Creating a tent requires the mind of an architect, the eye of a geometer, and the precision of a good seamstress.
My parents first took me camping when I was 18 months old, and I’ve been fascinated with tents ever since. As structures, tents fall somewhere between architecture and clothing. All three are based on similar principles: they begin with two dimensional drawings which are then transformed into three dimensional structures scaled in relation to an imagined body or bodies. Tents, however, must satisfy the conditions of both buildings and garments, sheltering their occupants with nothing more substantial than fabric. Creating a tent requires the mind of an architect, the eye of a geometer, and the precision of a good seamstress.




Tents is based on a selection of acrylic paintings by artist and architect Riccardo Miotto. It’s a follow-on publication from his 2019 exhibition ‘Out of Frame’, which featured fifty paintings – some single images, others in the form of diptychs and triptychs – of tents. Miotto’s paintings are simple schematics of basic tent designs, from marquees to gazebos to pyramid tents, rendered in black acrylic with choppy brushstrokes, slashed through with the white lines of seams and guy ropes. They’re simple images, exploring the elemental forms of triangle, semicircle and rectangle that make up the structures themselves – but flattened and thickened by Miotto’s treatment, which collapses their volume while endowing them with a kind of fuzzy solidity. An index at the back of the book lists all of the works in the exhibition.
Rather than a container for images (with the linked expectation of presenting them in their unaltered form), Tents uses the book as a medium for transforming them.

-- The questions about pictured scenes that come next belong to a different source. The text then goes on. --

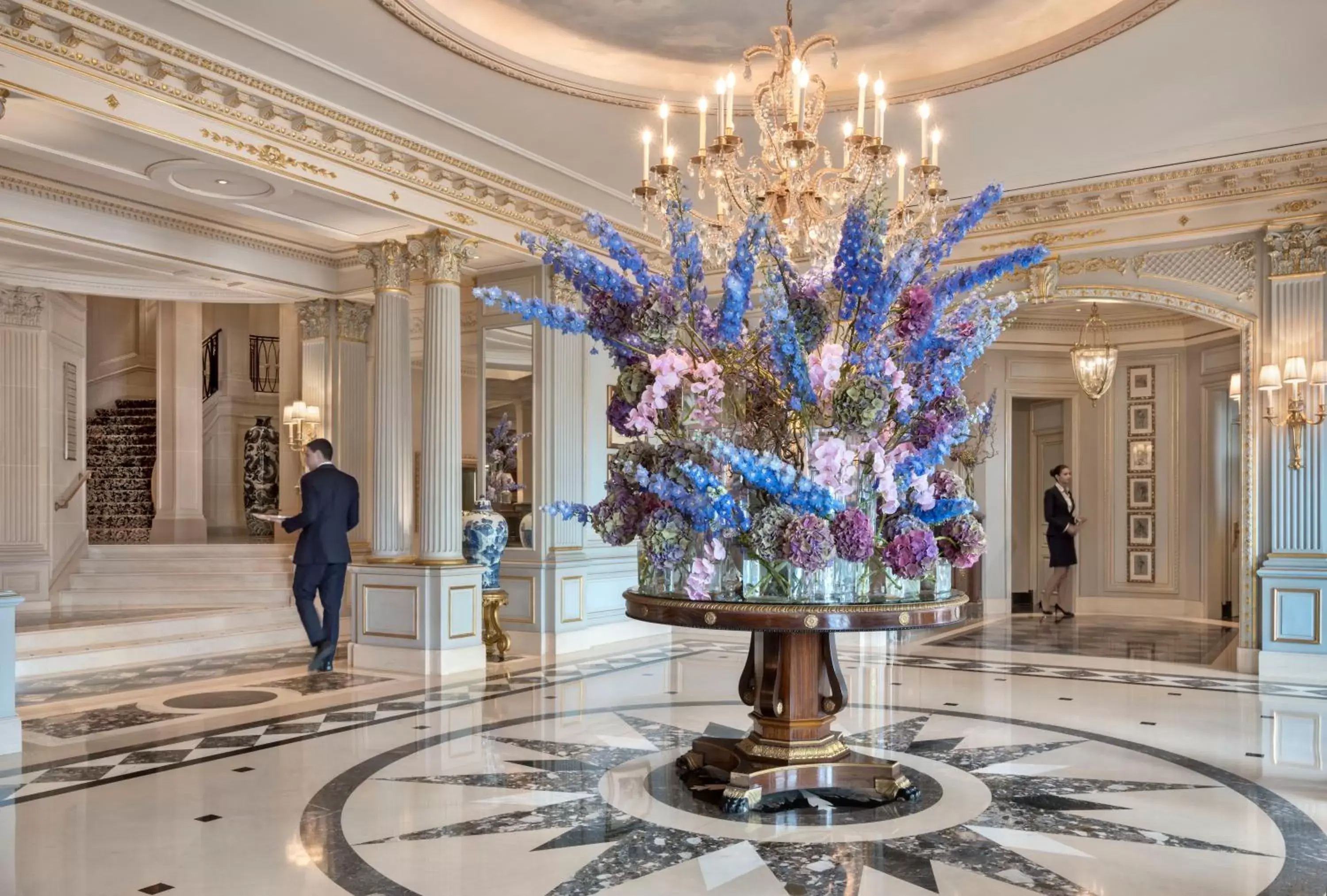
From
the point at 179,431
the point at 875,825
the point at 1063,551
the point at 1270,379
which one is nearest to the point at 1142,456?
the point at 1063,551

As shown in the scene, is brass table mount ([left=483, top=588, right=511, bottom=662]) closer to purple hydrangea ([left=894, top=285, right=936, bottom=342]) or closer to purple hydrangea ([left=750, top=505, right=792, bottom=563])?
purple hydrangea ([left=750, top=505, right=792, bottom=563])

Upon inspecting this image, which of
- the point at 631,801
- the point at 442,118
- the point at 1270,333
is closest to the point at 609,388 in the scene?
the point at 442,118

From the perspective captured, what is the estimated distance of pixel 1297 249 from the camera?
24.6 feet

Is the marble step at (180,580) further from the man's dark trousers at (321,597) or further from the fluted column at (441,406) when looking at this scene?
the fluted column at (441,406)

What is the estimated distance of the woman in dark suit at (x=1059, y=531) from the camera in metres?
11.5

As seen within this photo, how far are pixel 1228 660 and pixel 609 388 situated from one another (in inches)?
223

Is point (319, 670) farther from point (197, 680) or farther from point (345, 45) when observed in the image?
point (345, 45)

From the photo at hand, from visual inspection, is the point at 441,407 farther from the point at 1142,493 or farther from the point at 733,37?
the point at 1142,493

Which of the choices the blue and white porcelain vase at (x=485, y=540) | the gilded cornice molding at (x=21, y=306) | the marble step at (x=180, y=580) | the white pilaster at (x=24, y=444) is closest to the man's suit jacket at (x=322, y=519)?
the blue and white porcelain vase at (x=485, y=540)

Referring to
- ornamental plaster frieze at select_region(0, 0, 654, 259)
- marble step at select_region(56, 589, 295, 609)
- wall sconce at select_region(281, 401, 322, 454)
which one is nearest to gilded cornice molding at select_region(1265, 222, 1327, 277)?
ornamental plaster frieze at select_region(0, 0, 654, 259)

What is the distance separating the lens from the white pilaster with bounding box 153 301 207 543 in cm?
1292

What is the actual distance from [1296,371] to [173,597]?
393 inches

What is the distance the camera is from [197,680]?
7.12 meters

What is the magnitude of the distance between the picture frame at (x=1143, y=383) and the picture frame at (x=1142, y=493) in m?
0.95
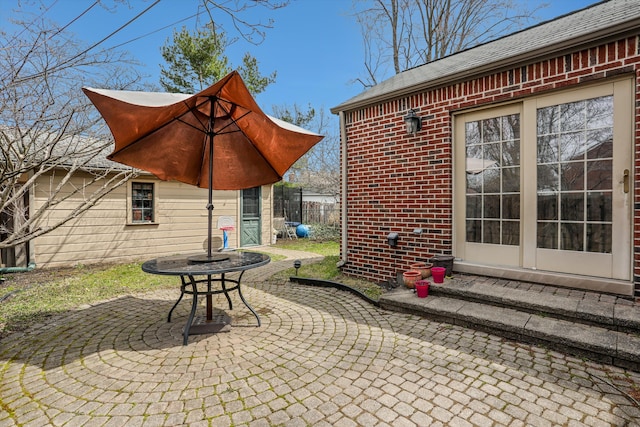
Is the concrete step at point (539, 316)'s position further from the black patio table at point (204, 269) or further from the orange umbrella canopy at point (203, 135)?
the orange umbrella canopy at point (203, 135)

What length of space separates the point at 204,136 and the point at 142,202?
18.1 ft

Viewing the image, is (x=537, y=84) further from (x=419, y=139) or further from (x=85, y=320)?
(x=85, y=320)

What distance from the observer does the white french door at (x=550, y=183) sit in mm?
3158

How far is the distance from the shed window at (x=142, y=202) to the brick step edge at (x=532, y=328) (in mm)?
6982

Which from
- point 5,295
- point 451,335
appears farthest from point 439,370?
point 5,295

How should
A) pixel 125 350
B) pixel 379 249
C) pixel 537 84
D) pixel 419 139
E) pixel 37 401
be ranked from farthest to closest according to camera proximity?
pixel 379 249 < pixel 419 139 < pixel 537 84 < pixel 125 350 < pixel 37 401

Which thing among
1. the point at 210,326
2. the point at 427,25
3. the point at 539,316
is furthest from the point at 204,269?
the point at 427,25

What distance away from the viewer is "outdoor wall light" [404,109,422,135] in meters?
4.38

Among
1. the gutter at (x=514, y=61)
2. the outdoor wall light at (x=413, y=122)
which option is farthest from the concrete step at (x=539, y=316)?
the gutter at (x=514, y=61)

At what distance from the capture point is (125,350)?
2828 mm

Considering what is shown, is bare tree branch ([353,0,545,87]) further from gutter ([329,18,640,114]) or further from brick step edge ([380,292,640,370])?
brick step edge ([380,292,640,370])

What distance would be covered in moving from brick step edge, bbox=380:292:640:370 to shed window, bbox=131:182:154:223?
698 cm

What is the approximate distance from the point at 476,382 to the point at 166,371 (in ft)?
7.56

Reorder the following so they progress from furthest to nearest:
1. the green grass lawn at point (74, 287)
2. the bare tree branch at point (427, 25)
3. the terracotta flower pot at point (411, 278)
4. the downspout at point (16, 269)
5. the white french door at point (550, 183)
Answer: the bare tree branch at point (427, 25) → the downspout at point (16, 269) → the terracotta flower pot at point (411, 278) → the green grass lawn at point (74, 287) → the white french door at point (550, 183)
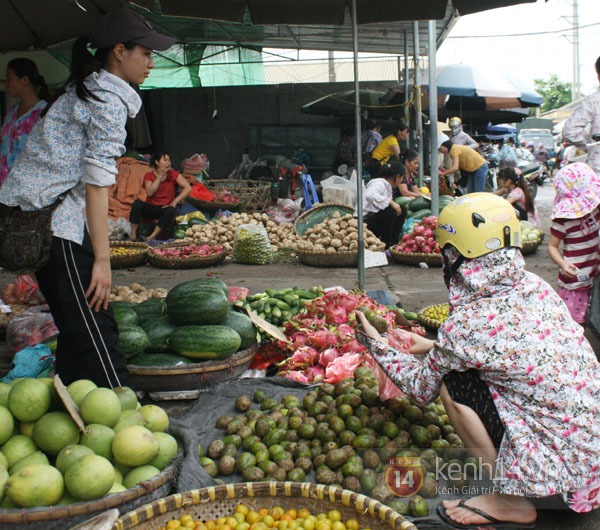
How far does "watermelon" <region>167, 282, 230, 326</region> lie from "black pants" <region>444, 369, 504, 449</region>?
5.99 feet

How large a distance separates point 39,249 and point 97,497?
1.13 metres

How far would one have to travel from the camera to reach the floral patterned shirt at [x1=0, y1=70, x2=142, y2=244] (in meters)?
2.70

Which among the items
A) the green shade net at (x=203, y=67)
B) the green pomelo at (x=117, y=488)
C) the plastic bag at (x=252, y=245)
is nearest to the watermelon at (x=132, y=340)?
the green pomelo at (x=117, y=488)

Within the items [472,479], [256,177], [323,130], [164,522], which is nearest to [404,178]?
[256,177]

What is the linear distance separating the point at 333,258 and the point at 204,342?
4370 millimetres

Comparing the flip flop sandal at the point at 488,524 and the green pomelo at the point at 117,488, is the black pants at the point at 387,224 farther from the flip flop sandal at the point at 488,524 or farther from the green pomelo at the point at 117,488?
the green pomelo at the point at 117,488

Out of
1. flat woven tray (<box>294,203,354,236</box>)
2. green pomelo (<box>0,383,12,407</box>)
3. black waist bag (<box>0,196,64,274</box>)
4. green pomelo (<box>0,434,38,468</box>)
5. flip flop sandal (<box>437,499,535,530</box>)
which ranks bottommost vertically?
flip flop sandal (<box>437,499,535,530</box>)

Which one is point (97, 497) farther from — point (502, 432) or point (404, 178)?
point (404, 178)

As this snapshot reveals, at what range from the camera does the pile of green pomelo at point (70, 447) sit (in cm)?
206

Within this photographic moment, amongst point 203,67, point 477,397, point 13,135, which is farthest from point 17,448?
point 203,67

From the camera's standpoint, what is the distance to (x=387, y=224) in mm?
9273

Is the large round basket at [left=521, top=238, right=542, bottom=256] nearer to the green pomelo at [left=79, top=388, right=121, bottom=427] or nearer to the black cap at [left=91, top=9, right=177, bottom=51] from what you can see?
the black cap at [left=91, top=9, right=177, bottom=51]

It’s not a photobook, but Tents embodies something that I’ve come to appreciate in recent photobook design: the use of images as raw material in the creation of a new object. Rather than a container for images (with the linked expectation of presenting them in their unaltered form), Tents uses the book as a medium for transforming them. Designer Federico Barbon has cropped into Miotto’s original paintings, rotating and re-orienting them on the page, transforming a passive codex into a dynamic object. The gutter becomes way of creating a bridge between one image and the next; the blank page, a means of asserting the mass and dimensions of paper; the paper’s edge, an invitation to imagine what extends beyond it.
While it’s not necessarily the right treatment for all photographs, I find designs like these engaging precisely because they approach the book as something adjacent to architecture – as an object activated by its users, a living thing with mass and space and time of its own. There’s something very satisfying about the way that this relationship plays out in Tents – something not unlike a tent itself, with simple elements brought together to conjure a living volume out of flatness.